Task requirements
Pick out and copy every line below that has the word "United".

Dataset content
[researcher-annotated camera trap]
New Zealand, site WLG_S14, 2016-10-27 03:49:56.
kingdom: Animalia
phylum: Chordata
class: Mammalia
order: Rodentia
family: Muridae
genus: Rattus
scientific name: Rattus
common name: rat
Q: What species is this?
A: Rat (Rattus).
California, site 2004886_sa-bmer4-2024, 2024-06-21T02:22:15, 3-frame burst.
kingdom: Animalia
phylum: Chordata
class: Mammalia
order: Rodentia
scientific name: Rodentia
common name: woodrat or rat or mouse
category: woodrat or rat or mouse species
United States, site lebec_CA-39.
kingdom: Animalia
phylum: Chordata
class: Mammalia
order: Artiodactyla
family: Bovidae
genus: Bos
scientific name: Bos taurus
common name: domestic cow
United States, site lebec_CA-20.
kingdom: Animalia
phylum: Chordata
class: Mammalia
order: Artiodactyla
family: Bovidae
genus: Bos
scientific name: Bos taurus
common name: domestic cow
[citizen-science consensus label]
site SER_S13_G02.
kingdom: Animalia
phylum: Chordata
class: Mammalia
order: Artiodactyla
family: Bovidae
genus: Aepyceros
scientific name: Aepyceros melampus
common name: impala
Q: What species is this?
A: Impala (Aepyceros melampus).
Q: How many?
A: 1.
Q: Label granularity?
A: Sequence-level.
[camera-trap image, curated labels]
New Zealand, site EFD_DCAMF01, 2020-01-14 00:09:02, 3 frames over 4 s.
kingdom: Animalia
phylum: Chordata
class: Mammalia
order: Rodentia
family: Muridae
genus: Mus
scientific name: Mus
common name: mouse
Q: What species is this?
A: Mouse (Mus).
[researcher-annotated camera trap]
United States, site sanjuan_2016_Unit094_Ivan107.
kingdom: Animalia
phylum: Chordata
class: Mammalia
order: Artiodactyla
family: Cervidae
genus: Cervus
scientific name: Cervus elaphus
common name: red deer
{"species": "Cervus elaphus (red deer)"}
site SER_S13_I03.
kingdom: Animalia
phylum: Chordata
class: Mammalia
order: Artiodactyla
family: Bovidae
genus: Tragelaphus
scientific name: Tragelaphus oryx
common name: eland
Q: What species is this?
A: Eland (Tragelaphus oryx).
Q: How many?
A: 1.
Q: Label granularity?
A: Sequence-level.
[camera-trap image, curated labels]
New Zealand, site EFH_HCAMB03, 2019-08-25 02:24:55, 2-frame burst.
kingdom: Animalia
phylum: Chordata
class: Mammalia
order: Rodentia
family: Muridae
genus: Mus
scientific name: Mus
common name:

Written response
United States, site lebec_CA-39.
United States, site lebec_CA-20.
United States, site sanjuan_2016_Unit094_Ivan107.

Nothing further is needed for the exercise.